PAGE EXCERPT
>>

The Tokyo offices of the biggest Wall Street banks are planning to split staff into groups and drawing-up plans to keep them physically segregated for weeks at a time as the financial sector braces for a major outbreak of the coronavirus in Japan.
Although different banks — including Bank of America, Morgan Stanley and Goldman Sachs — are devising slightly different “split operation” strategies, the broad aim is constant: to confine any intra-company epidemic that does strike a department.
Efforts at JPMorgan involve dividing staff across different parts of the business into an A and B team, according to people familiar with plans. One will work from home for two weeks while the other will continue to work in the main Tokyo office during that time. At the end of that period, they will switch but under strict conditions that members of the A and B teams have no physical contact. The two-week period is based on the presumed incubation period of the virus.
Another large US bank is planning to make each switch at the end of one-month stints, according to people familiar with the plans.
Other banks, including Morgan Stanley and BoA, are moving to split operations with three groupings. One group will work in the main office, one from home and the other will base itself in the company’s “business continuity planning” sites — emergency facilities that, in most cases, were envisaged coming into use in the aftermath of a major Tokyo earthquake. Most of those sites are in the outskirts of Tokyo, though some are much further away in Osaka.
All of the banks declined to comment.
A senior staff member at one global financial group said: “There is a lot of planning going on around these split operations, on the basis that we may have to have something like this in place for perhaps months. At the moment we are practising rotating in one- or two-day stints, with an assumption that could switch up to the two-week rotation system any time now.”
The measures have been put in place amid heavy criticism of the Japanese government’s handling of the virus outbreak, and an explicit plea by Prime Minister Shinzo Abe for companies to let staff work remotely if possible. That edict has been met, however, by a Japanese corporate culture that has only recently and reluctantly embraced the concept of remote working. Many Japanese companies do not actually have the systems in place to allow it.
On Wednesday, measures to prevent the virus spreading further became more draconian, with schools in the northern island of Hokkaido closing, sports and cultural events being cancelled and the announcement by one property developer that a virus carrier had visited a building in the heart of Tokyo financial district that contains the offices of global law firms, Carlyle and SMBC Nikko Securities.

<<

AIM OF THE TASK
Answer these from the article on Tokyo bank offices:
(a) At JPMorgan, for how long will one team work from home before the teams switch?
(b) In the three-group plans, where does the third group base itself, besides the main office and home?
(c) Schools on which island were closing on Wednesday?
The entries are unrelated to the article on Tokyo bank offices.

DATA SHOWN
>>

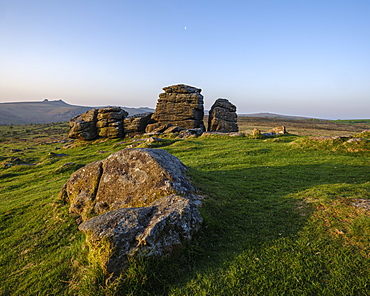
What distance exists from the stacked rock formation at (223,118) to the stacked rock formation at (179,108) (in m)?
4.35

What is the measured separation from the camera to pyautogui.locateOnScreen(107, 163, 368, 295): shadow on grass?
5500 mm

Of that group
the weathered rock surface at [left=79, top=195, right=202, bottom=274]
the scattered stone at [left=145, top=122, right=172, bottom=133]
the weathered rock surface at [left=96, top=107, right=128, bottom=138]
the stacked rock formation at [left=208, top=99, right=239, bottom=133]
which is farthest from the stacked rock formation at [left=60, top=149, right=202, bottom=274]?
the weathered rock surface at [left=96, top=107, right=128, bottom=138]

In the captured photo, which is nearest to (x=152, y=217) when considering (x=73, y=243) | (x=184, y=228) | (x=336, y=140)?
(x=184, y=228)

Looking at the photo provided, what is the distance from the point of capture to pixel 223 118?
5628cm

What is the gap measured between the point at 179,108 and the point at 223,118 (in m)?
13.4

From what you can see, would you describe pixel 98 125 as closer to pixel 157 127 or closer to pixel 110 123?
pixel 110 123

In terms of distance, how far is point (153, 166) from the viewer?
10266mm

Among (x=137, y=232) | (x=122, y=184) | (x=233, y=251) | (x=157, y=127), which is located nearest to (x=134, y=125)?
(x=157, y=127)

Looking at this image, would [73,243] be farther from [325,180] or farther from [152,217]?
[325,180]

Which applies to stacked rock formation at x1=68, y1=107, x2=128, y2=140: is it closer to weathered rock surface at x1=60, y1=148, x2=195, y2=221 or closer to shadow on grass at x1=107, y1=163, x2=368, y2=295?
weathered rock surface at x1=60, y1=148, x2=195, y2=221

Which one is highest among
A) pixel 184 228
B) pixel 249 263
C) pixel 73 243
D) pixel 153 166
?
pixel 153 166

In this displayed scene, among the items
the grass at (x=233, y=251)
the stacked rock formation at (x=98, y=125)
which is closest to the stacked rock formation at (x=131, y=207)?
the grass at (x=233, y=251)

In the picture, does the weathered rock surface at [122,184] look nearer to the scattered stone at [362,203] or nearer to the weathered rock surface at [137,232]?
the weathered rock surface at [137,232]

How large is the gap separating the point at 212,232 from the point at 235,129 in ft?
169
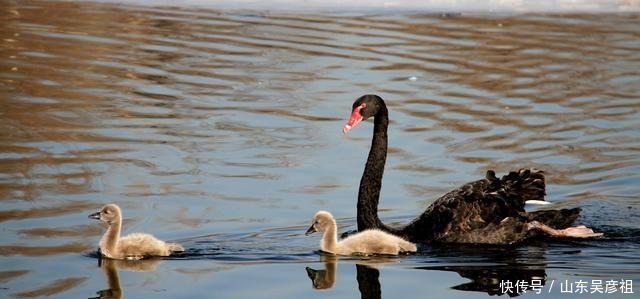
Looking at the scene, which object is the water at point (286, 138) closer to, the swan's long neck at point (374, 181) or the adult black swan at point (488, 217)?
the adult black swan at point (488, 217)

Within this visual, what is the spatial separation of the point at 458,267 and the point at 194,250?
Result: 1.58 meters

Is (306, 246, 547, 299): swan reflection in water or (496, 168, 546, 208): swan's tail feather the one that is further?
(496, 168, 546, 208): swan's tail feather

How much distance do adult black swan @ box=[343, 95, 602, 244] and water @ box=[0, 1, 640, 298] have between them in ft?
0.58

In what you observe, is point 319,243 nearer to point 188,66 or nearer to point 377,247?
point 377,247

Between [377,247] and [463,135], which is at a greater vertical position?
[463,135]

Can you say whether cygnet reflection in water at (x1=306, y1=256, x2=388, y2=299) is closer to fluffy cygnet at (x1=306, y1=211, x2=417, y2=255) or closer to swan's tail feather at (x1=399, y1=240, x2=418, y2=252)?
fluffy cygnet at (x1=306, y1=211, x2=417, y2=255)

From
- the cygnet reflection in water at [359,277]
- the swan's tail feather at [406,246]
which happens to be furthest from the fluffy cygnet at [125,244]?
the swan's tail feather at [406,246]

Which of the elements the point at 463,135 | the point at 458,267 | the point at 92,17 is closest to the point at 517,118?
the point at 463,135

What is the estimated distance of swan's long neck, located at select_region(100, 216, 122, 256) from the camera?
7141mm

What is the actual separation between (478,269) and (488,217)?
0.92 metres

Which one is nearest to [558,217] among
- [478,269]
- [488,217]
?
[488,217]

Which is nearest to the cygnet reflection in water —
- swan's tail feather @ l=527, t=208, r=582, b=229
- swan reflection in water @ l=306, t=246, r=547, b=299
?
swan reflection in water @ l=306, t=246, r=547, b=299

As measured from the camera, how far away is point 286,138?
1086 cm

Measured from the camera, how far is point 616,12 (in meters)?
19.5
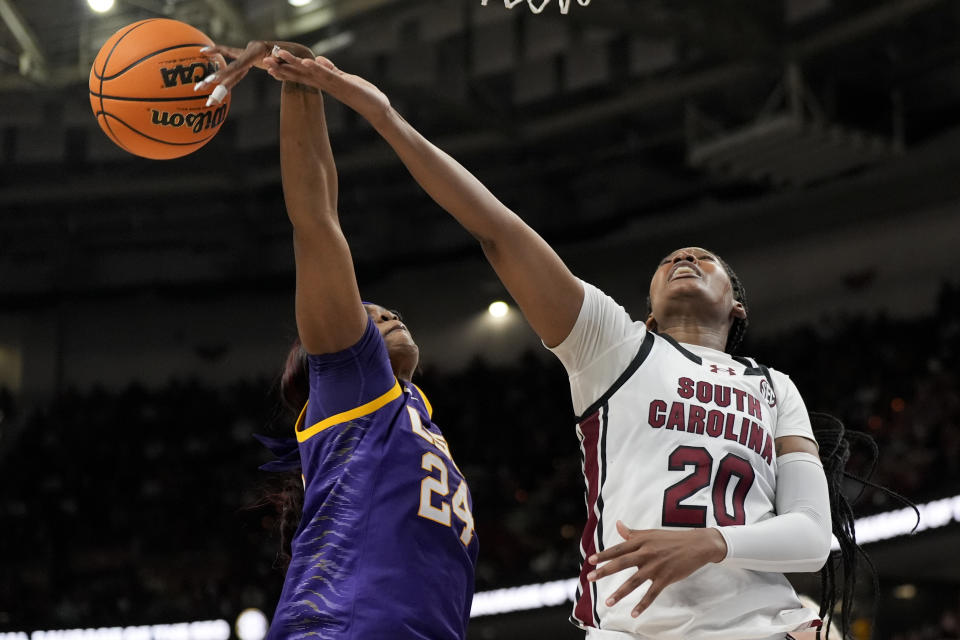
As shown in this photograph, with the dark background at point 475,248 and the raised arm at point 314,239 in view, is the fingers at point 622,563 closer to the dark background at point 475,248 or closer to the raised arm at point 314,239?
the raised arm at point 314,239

<<
>>

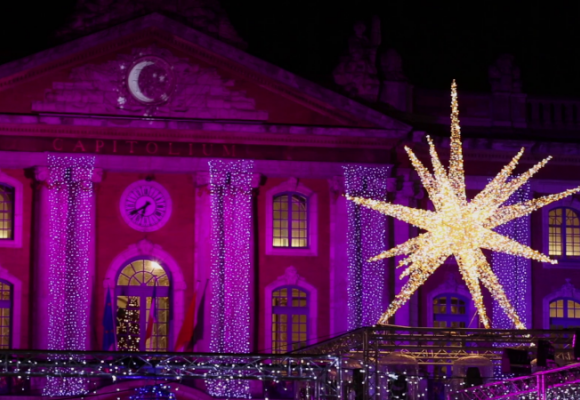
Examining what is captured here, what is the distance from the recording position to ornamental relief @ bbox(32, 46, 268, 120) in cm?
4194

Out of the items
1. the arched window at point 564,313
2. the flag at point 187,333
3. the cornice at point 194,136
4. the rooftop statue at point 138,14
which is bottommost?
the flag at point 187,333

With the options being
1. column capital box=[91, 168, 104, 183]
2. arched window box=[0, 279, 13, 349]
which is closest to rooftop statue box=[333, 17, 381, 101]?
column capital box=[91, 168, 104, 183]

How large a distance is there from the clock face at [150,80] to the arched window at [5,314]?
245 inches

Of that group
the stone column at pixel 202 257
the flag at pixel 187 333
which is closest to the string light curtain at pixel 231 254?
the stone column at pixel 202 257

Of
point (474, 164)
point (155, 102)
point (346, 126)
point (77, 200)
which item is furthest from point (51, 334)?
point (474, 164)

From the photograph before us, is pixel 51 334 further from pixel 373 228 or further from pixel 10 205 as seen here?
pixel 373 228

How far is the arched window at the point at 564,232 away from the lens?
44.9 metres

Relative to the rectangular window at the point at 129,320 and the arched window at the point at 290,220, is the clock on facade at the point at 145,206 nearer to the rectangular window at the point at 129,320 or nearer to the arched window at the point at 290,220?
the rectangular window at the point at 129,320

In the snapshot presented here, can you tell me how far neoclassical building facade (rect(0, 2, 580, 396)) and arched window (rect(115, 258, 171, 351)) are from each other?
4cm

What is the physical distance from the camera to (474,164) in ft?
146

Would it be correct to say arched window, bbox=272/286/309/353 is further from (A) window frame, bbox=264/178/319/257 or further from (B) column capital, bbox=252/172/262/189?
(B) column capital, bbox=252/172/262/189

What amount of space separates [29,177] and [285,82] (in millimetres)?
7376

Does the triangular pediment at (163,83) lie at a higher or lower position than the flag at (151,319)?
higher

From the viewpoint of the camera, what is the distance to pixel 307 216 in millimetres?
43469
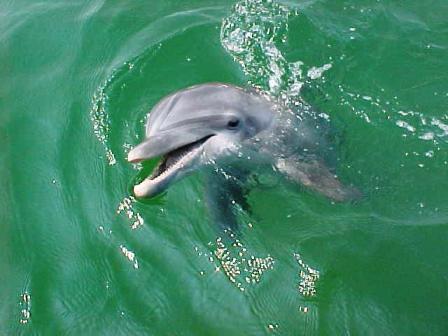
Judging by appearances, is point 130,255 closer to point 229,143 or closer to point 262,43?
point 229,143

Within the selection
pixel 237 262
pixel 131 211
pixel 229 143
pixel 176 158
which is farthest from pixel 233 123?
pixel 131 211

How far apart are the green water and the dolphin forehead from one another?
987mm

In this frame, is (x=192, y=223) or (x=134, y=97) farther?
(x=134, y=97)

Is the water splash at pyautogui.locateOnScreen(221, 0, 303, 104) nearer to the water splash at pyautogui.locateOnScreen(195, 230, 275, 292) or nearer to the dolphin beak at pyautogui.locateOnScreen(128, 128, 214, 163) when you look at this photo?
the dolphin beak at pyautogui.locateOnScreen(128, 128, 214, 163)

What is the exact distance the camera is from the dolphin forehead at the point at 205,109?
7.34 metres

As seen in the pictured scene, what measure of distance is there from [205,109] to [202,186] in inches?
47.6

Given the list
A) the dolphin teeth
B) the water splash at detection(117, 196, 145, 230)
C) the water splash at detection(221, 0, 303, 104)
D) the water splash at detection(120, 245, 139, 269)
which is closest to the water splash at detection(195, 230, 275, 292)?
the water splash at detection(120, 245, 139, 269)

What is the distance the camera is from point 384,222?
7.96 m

<<
>>

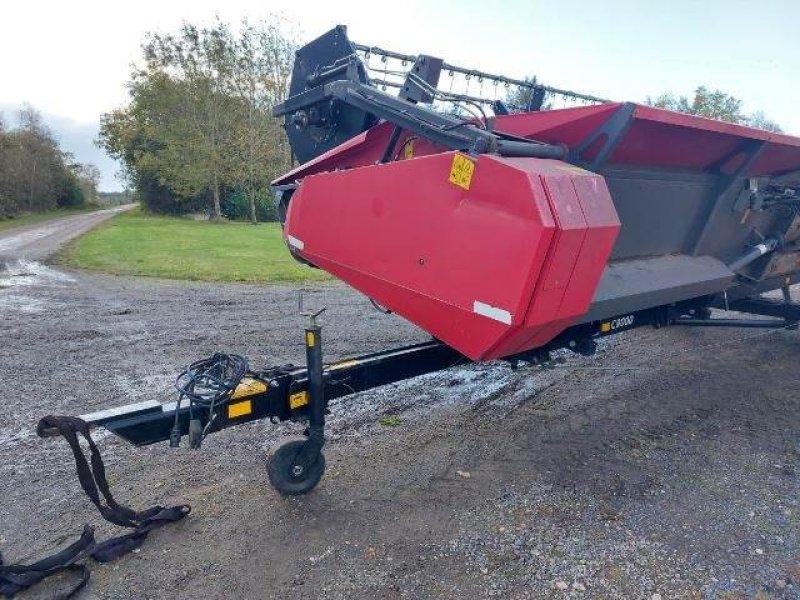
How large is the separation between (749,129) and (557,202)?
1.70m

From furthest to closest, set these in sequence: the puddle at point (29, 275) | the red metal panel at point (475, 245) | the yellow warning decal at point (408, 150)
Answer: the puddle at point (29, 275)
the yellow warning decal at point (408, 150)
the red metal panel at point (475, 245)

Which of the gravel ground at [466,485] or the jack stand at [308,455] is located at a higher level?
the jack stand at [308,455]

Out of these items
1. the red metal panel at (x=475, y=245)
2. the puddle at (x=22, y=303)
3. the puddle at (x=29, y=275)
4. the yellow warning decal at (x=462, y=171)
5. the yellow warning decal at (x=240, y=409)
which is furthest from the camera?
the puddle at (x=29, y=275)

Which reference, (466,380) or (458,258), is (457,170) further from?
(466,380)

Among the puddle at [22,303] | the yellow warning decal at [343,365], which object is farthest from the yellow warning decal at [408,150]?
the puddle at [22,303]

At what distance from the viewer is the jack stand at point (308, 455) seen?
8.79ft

<<

SOLUTION
(a) Two weeks.
(b) In the company's "business continuity planning" sites.
(c) Hokkaido.